Prompt ▸
Reproduce the text of every record below word for word, answers included, and leave the pictures out.

Information given ▸
>>>>>

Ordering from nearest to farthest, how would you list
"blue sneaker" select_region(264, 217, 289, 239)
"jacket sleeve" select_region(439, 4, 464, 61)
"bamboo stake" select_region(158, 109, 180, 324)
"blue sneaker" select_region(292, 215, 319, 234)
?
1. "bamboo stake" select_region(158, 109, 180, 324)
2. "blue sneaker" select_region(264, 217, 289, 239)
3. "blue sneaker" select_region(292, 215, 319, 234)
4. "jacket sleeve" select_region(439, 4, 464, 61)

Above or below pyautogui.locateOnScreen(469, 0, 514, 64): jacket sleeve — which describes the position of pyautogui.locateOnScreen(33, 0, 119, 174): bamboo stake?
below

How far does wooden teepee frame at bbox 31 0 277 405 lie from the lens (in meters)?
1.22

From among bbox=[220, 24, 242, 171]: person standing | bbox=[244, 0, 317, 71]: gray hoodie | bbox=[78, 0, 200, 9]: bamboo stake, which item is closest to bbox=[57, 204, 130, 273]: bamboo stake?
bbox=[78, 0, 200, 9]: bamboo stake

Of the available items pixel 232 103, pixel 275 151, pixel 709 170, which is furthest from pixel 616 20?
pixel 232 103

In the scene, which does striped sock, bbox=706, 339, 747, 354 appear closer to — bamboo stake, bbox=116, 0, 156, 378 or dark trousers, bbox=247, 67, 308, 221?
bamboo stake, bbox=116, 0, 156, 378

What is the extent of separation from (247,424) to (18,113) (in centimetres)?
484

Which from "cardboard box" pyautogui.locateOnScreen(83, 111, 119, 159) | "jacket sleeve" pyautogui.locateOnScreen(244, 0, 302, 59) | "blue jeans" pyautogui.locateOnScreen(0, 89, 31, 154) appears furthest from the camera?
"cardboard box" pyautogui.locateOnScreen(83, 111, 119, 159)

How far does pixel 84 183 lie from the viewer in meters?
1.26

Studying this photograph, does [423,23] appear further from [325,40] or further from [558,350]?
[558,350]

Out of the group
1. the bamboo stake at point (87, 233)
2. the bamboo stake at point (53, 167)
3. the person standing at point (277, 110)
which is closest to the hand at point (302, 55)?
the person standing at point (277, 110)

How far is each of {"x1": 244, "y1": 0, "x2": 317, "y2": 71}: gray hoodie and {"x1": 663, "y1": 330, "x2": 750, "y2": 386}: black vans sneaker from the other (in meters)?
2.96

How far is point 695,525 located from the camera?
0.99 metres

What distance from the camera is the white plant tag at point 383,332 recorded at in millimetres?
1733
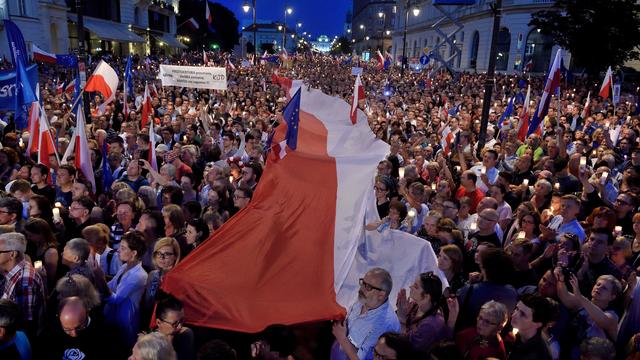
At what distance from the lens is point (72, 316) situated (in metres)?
3.21

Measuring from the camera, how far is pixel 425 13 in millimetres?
73500

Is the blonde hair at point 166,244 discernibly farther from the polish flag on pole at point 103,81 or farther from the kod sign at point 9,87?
the polish flag on pole at point 103,81

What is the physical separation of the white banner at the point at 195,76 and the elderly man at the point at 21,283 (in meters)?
9.86

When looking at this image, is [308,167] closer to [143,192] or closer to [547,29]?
[143,192]

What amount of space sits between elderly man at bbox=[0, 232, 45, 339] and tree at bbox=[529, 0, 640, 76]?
29518 mm

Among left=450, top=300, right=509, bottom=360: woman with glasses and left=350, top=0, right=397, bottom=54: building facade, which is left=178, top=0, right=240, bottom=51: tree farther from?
left=450, top=300, right=509, bottom=360: woman with glasses

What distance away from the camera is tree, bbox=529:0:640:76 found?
1051 inches

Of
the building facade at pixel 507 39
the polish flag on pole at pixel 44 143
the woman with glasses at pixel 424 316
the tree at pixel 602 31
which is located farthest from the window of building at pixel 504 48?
the woman with glasses at pixel 424 316

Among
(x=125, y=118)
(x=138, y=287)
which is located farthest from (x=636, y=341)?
(x=125, y=118)

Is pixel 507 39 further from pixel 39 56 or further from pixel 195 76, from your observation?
pixel 39 56

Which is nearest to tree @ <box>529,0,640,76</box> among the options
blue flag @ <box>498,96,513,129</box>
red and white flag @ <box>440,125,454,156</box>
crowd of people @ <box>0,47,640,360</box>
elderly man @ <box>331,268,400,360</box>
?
blue flag @ <box>498,96,513,129</box>

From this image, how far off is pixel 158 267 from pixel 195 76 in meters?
10.2

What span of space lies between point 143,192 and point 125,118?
7.76 m

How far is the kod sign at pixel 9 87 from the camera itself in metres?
8.89
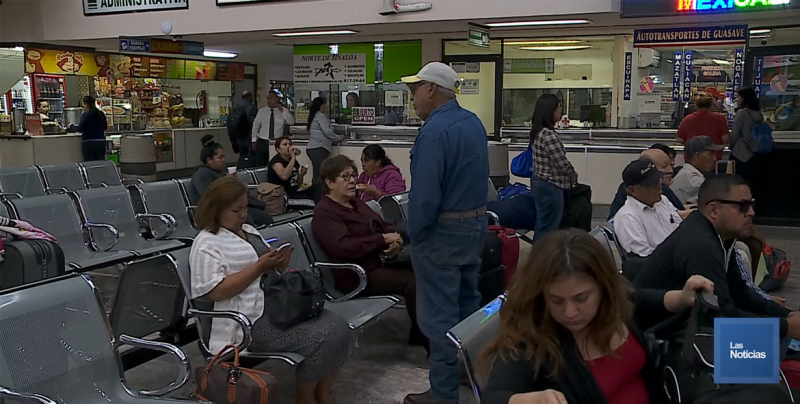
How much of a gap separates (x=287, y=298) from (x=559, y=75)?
1064 centimetres

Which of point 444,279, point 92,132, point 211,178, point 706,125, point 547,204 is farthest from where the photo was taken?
point 92,132

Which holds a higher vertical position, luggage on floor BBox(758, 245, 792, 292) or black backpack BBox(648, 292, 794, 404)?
black backpack BBox(648, 292, 794, 404)

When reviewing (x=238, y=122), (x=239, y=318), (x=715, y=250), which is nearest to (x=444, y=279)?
(x=239, y=318)

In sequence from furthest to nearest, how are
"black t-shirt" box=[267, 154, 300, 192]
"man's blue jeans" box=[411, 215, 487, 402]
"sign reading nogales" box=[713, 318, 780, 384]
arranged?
1. "black t-shirt" box=[267, 154, 300, 192]
2. "man's blue jeans" box=[411, 215, 487, 402]
3. "sign reading nogales" box=[713, 318, 780, 384]

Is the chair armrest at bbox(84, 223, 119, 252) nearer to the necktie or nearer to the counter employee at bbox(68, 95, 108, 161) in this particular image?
the necktie

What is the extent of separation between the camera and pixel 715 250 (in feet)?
8.45

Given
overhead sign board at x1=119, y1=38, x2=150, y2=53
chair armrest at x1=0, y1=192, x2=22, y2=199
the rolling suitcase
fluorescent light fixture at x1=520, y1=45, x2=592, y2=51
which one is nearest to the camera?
the rolling suitcase

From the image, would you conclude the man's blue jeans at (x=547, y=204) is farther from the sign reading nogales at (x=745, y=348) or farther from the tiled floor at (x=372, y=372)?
the sign reading nogales at (x=745, y=348)

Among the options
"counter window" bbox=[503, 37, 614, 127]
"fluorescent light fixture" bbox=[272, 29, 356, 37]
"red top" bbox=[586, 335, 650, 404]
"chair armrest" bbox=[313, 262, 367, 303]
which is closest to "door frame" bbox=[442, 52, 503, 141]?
"fluorescent light fixture" bbox=[272, 29, 356, 37]

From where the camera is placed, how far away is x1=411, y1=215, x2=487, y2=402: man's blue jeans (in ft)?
10.5

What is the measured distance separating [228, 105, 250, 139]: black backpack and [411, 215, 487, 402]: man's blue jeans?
9256 millimetres

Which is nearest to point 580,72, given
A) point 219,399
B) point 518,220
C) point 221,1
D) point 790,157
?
point 790,157

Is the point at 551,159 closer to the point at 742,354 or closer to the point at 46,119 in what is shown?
the point at 742,354

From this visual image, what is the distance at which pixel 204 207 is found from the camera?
3.23m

<<<<<

The solution ▸
Ordering from nearest to farthest, how would you list
"blue sneaker" select_region(264, 217, 289, 239)
"jacket sleeve" select_region(439, 4, 464, 61)
"bamboo stake" select_region(158, 109, 180, 324)
"blue sneaker" select_region(292, 215, 319, 234)
?
1. "bamboo stake" select_region(158, 109, 180, 324)
2. "blue sneaker" select_region(264, 217, 289, 239)
3. "blue sneaker" select_region(292, 215, 319, 234)
4. "jacket sleeve" select_region(439, 4, 464, 61)

Above or below pyautogui.locateOnScreen(469, 0, 514, 64): jacket sleeve — which describes the position of pyautogui.locateOnScreen(33, 0, 119, 174): bamboo stake?
below

How far does wooden teepee frame at bbox 31 0 277 405 lie from the lens (in meters)?
1.22

From among bbox=[220, 24, 242, 171]: person standing | bbox=[244, 0, 317, 71]: gray hoodie | bbox=[78, 0, 200, 9]: bamboo stake, which item is closest to bbox=[57, 204, 130, 273]: bamboo stake?
bbox=[78, 0, 200, 9]: bamboo stake

Of the available items pixel 232 103, pixel 275 151, pixel 709 170, which is furthest from pixel 616 20?
pixel 232 103

In the scene, which does striped sock, bbox=706, 339, 747, 354 appear closer to — bamboo stake, bbox=116, 0, 156, 378 or dark trousers, bbox=247, 67, 308, 221?
bamboo stake, bbox=116, 0, 156, 378

What is the extent of separation from (247,424) to (18,113) (in centimetres)?
484

Which from "cardboard box" pyautogui.locateOnScreen(83, 111, 119, 159) | "jacket sleeve" pyautogui.locateOnScreen(244, 0, 302, 59) | "blue jeans" pyautogui.locateOnScreen(0, 89, 31, 154) appears furthest from the camera?
"cardboard box" pyautogui.locateOnScreen(83, 111, 119, 159)

How far does pixel 84 183 lie from the viewer in meters?
1.26

Studying this photograph, does [423,23] appear further from [325,40] or further from [558,350]?
[558,350]

Out of the group
1. the bamboo stake at point (87, 233)
2. the bamboo stake at point (53, 167)
3. the person standing at point (277, 110)
which is closest to the hand at point (302, 55)?
the person standing at point (277, 110)

How far is each of {"x1": 244, "y1": 0, "x2": 317, "y2": 71}: gray hoodie and {"x1": 663, "y1": 330, "x2": 750, "y2": 386}: black vans sneaker from the other (in meters)?
2.96

How far is point 695,525 located from the camera?
0.99 metres

What distance from the camera is the white plant tag at point 383,332 recorded at in millimetres?
1733
At what distance from the lens is point (72, 316) situated (in metres)?
3.21

Measuring from the camera, how far is pixel 425 13 in millimetres?
73500

Is the blonde hair at point 166,244 discernibly farther from the polish flag on pole at point 103,81 or farther from the kod sign at point 9,87?
the polish flag on pole at point 103,81

What is the physical separation of the white banner at the point at 195,76 and the elderly man at the point at 21,283 (in meters)?
9.86

When looking at this image, is [308,167] closer to [143,192] or closer to [547,29]?
[143,192]

What amount of space sits between elderly man at bbox=[0, 232, 45, 339] and tree at bbox=[529, 0, 640, 76]?
29518 mm

Among left=450, top=300, right=509, bottom=360: woman with glasses and left=350, top=0, right=397, bottom=54: building facade, which is left=178, top=0, right=240, bottom=51: tree farther from?
left=450, top=300, right=509, bottom=360: woman with glasses

What distance away from the camera is tree, bbox=529:0:640:76 found?
1051 inches

Of
the building facade at pixel 507 39
the polish flag on pole at pixel 44 143
the woman with glasses at pixel 424 316
the tree at pixel 602 31
which is located farthest from the window of building at pixel 504 48?
the woman with glasses at pixel 424 316

Among
(x=125, y=118)
(x=138, y=287)
which is located farthest from (x=636, y=341)?
(x=125, y=118)

Is pixel 507 39 further from pixel 39 56 or further from pixel 195 76, from your observation?
pixel 39 56

Which is nearest to tree @ <box>529,0,640,76</box> among the options
blue flag @ <box>498,96,513,129</box>
red and white flag @ <box>440,125,454,156</box>
crowd of people @ <box>0,47,640,360</box>
elderly man @ <box>331,268,400,360</box>
?
blue flag @ <box>498,96,513,129</box>

From this image, how far off is pixel 158 267 from pixel 195 76 in meters?
10.2

What span of space lies between point 143,192 and point 125,118?
7.76 m

How far is the kod sign at pixel 9 87 from the camera itself in metres?
8.89
How much of a gap separates (x=287, y=298) from (x=559, y=75)?
1064 centimetres

Which of point 444,279, point 92,132, point 211,178, point 706,125, point 547,204 is farthest from where the photo was taken?
point 92,132

Which holds a higher vertical position, luggage on floor BBox(758, 245, 792, 292) or black backpack BBox(648, 292, 794, 404)?
black backpack BBox(648, 292, 794, 404)

When reviewing (x=238, y=122), (x=239, y=318), (x=715, y=250), which is nearest to (x=444, y=279)?
(x=239, y=318)

In sequence from furthest to nearest, how are
"black t-shirt" box=[267, 154, 300, 192]
"man's blue jeans" box=[411, 215, 487, 402]
"sign reading nogales" box=[713, 318, 780, 384]
arranged?
1. "black t-shirt" box=[267, 154, 300, 192]
2. "man's blue jeans" box=[411, 215, 487, 402]
3. "sign reading nogales" box=[713, 318, 780, 384]

Is the chair armrest at bbox(84, 223, 119, 252) nearer to the necktie or nearer to the counter employee at bbox(68, 95, 108, 161) in this particular image?
the necktie

What is the extent of separation between the camera and pixel 715 250 (in feet)?
8.45

Given
overhead sign board at x1=119, y1=38, x2=150, y2=53
chair armrest at x1=0, y1=192, x2=22, y2=199
the rolling suitcase
fluorescent light fixture at x1=520, y1=45, x2=592, y2=51
which one is nearest to the camera?
the rolling suitcase

From the image, would you conclude the man's blue jeans at (x=547, y=204) is farther from the sign reading nogales at (x=745, y=348) or farther from the tiled floor at (x=372, y=372)?
the sign reading nogales at (x=745, y=348)

Among the options
"counter window" bbox=[503, 37, 614, 127]
"fluorescent light fixture" bbox=[272, 29, 356, 37]
"red top" bbox=[586, 335, 650, 404]
"chair armrest" bbox=[313, 262, 367, 303]
which is closest to "door frame" bbox=[442, 52, 503, 141]?
"fluorescent light fixture" bbox=[272, 29, 356, 37]

From where the camera is placed, how far away is x1=411, y1=215, x2=487, y2=402: man's blue jeans (in ft)?
10.5

What is the measured distance separating [228, 105, 250, 139]: black backpack and [411, 215, 487, 402]: man's blue jeans?
9256 millimetres

Which is nearest to point 580,72, given
A) point 219,399
B) point 518,220
C) point 221,1
D) point 790,157
?
point 790,157

Is the point at 551,159 closer to the point at 742,354 or closer to the point at 46,119 in what is shown?
the point at 742,354

From this visual image, what is the distance at which pixel 204 207 is found from the camera?
3.23m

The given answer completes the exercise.